═══ PAGE TEXT

Bengalese Sufi Muslim figure

Makhdum Shah Daulah (مخدوم شاه دولة, মখদূম শাহ দৌলা) was a celebrated Sufi Muslim figure of Bengal. He is associated with the spread of Islam into the Sirajganj District, part of a long history of interactions between the Middle East, Central Asia, and South Asia. He was martyred in Shahzadpur (meaning city of the prince), an area named after him.

==Biography==
Makhdum Shah Daulah was said to have been a descendant of Muadh ibn Jabal, a companion of the Islamic prophet Muhammad who was appointed as a governor in Yemen. His father had two sons and one daughter. Makhdum Shah Daulah was trained in Sufism and with his father's permission, he set off to propagate the teachings of Islam by travelling to other lands. He was accompanied by his sister, three nephews (Khwaja Kalan Danishmand, Khwaja Nur and Khwaja Anwar), twelve disciples and other followers. They eventually reached Bukhara, where he was welcomed by Jalaluddin Surkh-Posh Bukhari who gifted him with a pair of grey pigeons. They continued to travel eastwards, eventually reaching northern Bengal. The area was ruled by a Hindu raja known as Vikrama Keshari and his territory extended as far as Bihar. Keshari was not content with the propagation of Islam in his kingdom. Conflict occurred between the two sides in which Makhdum Shah Daulah was executed by Raja Vikrama Keshari and most of his disciples were martyred. Keshari later repented for his hostility towards the Muslim community and buried their deceased with due solemnity near the Shahzadpur Shahi Mosque. The area was named as Shahzadpur (city of the prince) in his honour.

══════

-- GIVEN INSTRUCTION 1 --
Print the passage on Makhdum Shah Daulah word for word, everything from "Makhdum Shah Daulah (مخدوم" down to "named after him.".

═══ SUPPLIED ENTRIES

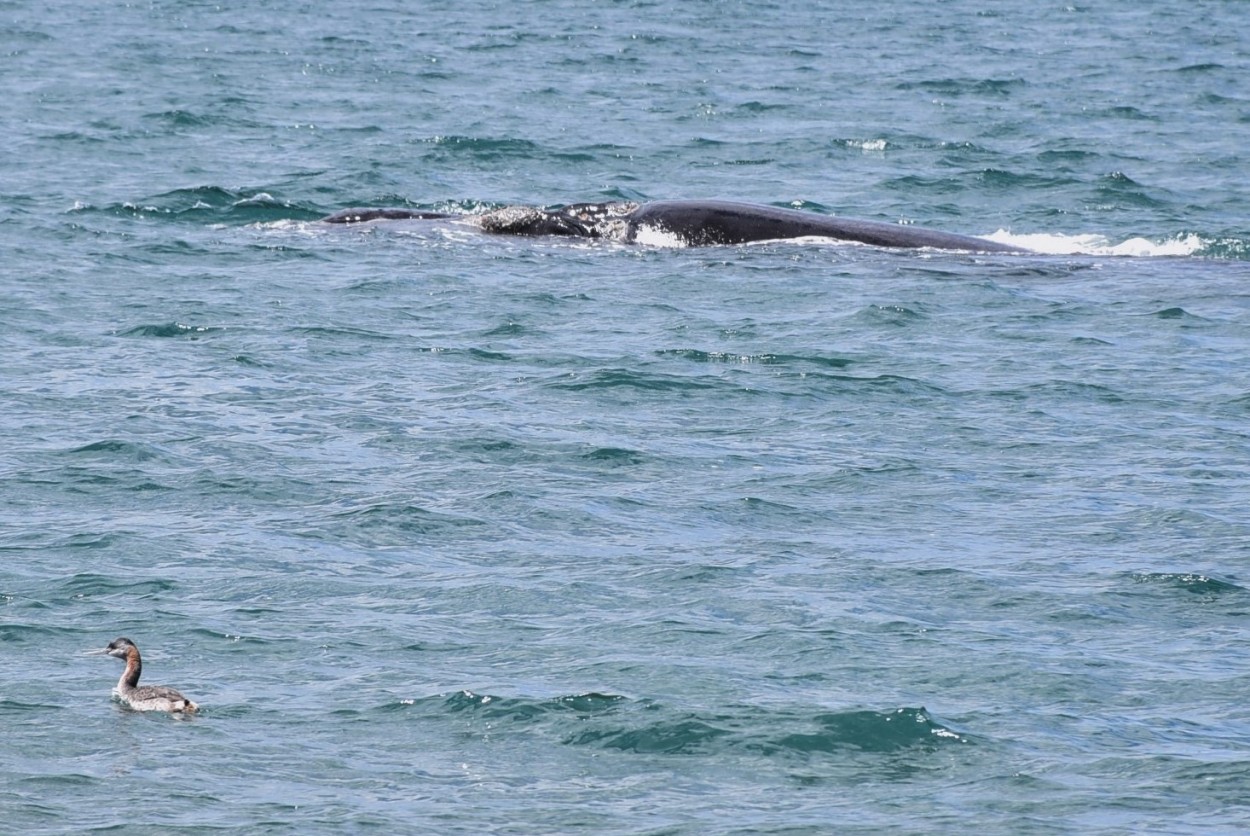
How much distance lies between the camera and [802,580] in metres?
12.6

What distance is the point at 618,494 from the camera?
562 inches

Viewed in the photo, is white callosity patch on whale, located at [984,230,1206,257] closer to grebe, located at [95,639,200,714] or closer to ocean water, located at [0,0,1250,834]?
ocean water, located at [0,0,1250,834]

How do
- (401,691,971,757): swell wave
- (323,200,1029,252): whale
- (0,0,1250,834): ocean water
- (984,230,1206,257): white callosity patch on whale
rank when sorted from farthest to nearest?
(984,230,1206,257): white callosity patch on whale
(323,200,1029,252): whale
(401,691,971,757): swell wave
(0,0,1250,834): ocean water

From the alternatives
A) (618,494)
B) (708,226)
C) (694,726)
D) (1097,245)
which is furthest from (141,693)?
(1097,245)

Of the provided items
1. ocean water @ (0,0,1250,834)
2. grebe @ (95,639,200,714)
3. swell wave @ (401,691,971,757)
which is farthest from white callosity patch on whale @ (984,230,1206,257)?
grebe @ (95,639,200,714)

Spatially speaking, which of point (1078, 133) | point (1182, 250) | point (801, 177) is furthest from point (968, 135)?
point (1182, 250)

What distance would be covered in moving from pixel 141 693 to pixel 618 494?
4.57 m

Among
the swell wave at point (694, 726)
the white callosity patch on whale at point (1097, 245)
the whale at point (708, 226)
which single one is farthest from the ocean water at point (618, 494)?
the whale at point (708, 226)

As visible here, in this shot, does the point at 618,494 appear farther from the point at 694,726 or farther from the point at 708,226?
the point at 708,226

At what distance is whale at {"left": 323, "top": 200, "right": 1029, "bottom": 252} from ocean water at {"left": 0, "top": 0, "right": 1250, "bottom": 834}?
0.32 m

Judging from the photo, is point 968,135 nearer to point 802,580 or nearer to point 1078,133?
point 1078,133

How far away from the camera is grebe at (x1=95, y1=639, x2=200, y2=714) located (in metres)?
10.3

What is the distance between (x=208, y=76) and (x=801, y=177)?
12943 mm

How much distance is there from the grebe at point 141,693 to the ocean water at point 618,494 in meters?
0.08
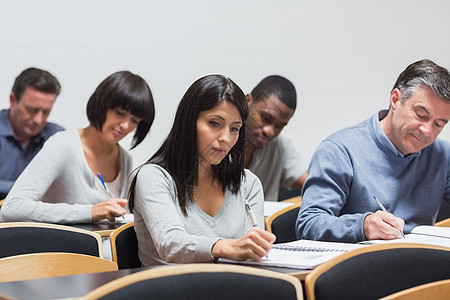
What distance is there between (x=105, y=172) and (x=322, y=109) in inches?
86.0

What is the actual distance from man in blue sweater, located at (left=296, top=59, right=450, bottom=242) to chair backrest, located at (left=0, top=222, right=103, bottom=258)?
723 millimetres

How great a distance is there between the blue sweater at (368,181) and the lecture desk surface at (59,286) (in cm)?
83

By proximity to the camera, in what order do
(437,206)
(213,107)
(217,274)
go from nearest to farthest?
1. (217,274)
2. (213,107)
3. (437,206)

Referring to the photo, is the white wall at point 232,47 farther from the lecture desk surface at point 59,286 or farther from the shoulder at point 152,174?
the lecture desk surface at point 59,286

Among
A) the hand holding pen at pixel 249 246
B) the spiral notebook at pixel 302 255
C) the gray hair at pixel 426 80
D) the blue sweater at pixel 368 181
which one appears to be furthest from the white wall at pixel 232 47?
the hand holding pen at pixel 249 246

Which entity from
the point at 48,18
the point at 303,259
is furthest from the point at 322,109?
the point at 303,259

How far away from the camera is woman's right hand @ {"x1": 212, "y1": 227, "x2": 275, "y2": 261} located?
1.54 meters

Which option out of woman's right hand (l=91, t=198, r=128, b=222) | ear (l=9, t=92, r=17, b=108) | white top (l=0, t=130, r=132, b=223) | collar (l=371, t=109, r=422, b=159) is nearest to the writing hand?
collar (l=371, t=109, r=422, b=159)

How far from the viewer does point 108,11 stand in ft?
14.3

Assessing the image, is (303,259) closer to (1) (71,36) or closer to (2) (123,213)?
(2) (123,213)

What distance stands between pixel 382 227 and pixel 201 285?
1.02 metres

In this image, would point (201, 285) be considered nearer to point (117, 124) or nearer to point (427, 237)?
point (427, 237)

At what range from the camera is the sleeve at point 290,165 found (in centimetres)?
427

══════
═══ SUPPLIED ENTRIES

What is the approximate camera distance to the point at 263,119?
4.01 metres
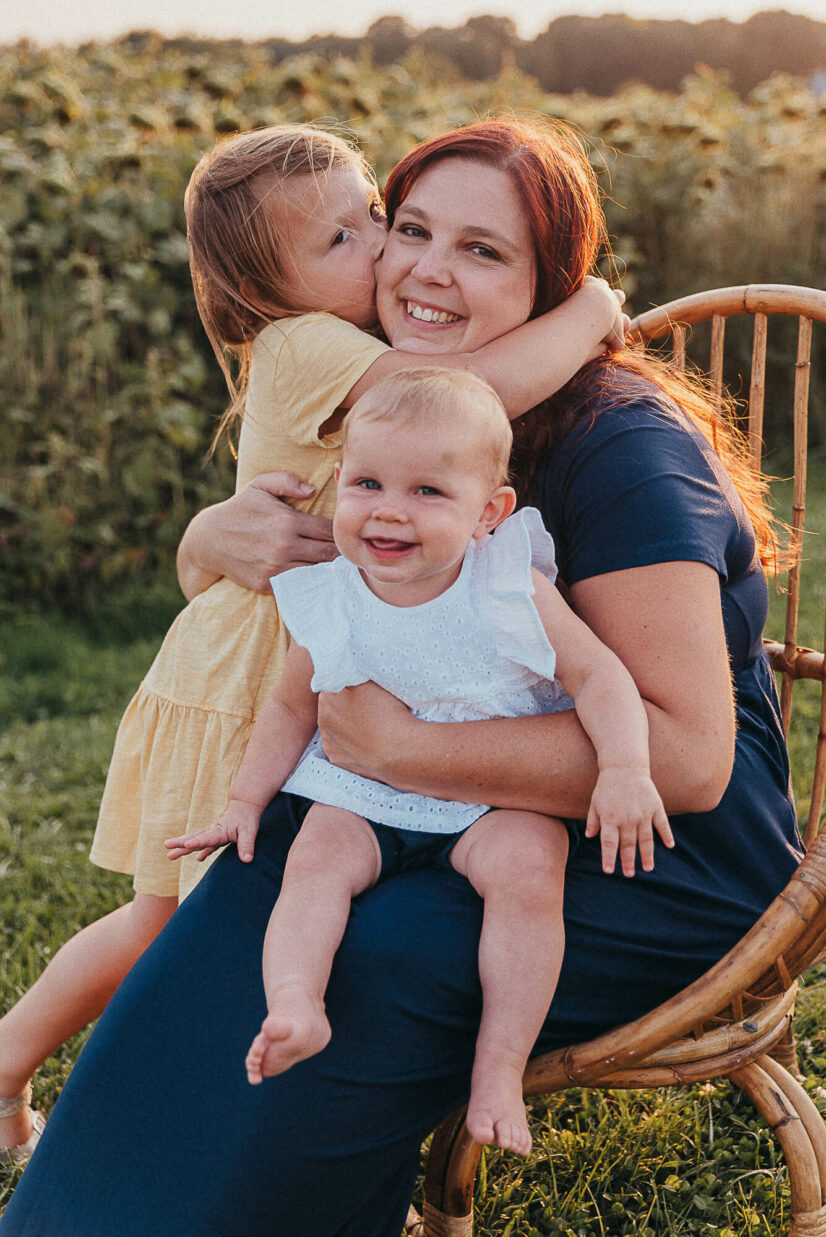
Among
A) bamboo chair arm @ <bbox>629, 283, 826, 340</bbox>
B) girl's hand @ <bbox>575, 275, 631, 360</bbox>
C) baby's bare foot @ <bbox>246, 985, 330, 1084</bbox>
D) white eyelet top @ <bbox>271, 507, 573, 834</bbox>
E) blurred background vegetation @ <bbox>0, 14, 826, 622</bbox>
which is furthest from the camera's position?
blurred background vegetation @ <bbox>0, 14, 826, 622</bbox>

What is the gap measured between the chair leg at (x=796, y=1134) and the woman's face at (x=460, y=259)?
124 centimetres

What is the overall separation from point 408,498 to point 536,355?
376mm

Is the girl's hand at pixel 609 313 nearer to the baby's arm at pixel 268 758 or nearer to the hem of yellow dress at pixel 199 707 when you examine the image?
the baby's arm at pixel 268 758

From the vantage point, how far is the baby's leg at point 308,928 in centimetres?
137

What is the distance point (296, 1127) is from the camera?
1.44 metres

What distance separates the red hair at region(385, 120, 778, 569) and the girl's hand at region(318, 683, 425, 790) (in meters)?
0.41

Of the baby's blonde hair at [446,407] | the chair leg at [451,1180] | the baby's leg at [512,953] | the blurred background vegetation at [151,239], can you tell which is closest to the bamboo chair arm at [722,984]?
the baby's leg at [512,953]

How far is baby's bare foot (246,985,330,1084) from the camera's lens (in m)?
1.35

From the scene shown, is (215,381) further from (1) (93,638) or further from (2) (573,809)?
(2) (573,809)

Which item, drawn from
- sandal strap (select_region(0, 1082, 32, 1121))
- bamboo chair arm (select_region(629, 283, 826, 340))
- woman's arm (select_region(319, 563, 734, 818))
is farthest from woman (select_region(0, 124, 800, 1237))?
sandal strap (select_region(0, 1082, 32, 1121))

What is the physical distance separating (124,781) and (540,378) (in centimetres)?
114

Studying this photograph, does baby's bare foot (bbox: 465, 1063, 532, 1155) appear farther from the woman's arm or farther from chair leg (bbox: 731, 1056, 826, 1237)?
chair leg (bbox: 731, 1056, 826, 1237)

══════

-- GIVEN INSTRUCTION 2 --
In the records, swap "distance" for "separation" in everything from the line containing "How much distance is" down to the line containing "3. (437,206)", both lines included, and return only those lines with nothing else altered. Leave the pictures out.

-- WRITTEN ANSWER 1 --
Makhdum Shah Daulah (مخدوم شاه دولة, মখদূম শাহ দৌলা) was a celebrated Sufi Muslim figure of Bengal. He is associated with the spread of Islam into the Sirajganj District, part of a long history of interactions between the Middle East, Central Asia, and South Asia. He was martyred in Shahzadpur (meaning city of the prince), an area named after him.

-- WRITTEN ANSWER 2 --
How much separation is there from the grebe at point 141,693 to the ocean water at point 618,494 in meters?
0.08
What separation is there between (x=105, y=172) and (x=322, y=109) in inches?
86.0

What is the actual separation from man in blue sweater, located at (left=296, top=59, right=450, bottom=242) to chair backrest, located at (left=0, top=222, right=103, bottom=258)?
723 millimetres

How great a separation is there between the blue sweater at (368,181) and the lecture desk surface at (59,286) (in cm)?
83

By proximity to the camera, in what order do
(437,206)
(213,107)
(217,274)
go from nearest to farthest?
1. (217,274)
2. (213,107)
3. (437,206)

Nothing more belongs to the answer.